DfT - Pacers to Stay and be Modernised

The Government has been slammed for backtracking on its pledge to get rid of Pacer trains which operate across the North.

The dilapidated vehicles, some of which are 30 years old, were to be replaced as part of the new franchise for local lines due to be introduced by 2016.
But in an apparent U-turn, the Department for Transport (DfT) has now said the Pacers could be “modernised” instead, to keep them running for at least another decade.
In a Commons debate earlier this year, then-rail minister Stephen Hammond had said: “We expect to ask bidders for the Northern franchise to put forward proposals for the removal of Pacers from the area.”
The Pacers were originally introduced as a stop-gap in the mid-1980s and consist of a bus body mounted on a freight wagon chassis.
Passengers have long complained they are noisy, cold and uncomfortable with a tendency to break down.

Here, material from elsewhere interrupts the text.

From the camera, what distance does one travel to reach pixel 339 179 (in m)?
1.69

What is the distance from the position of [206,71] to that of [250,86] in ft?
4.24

The U-turn is reportedly being considered because the new trains may not all be ready for 2020, when the 90 remaining Pacers will in violation of disability discrimination laws.
To add to the Government’s embarrassment, Chancellor George Osborne has made transforming the down-at-heel Northern rail network a personal priority to help turn the region into a ‘Northern Powerhouse’’.
The Campaign for Better Transport said it was “ludicrous” to contemplate re-fitting the Pacers – especially when billions are being spent on new trains for the Thameslink and CrossRail routes, in London.
In a statement, a DfT spokesman said: “We recognise that they fall short of many passengers’ expectations.”
But he added: “We will specifically ask bidders for the franchise how they will replace, or modernise, these trains to give passengers a better experience.”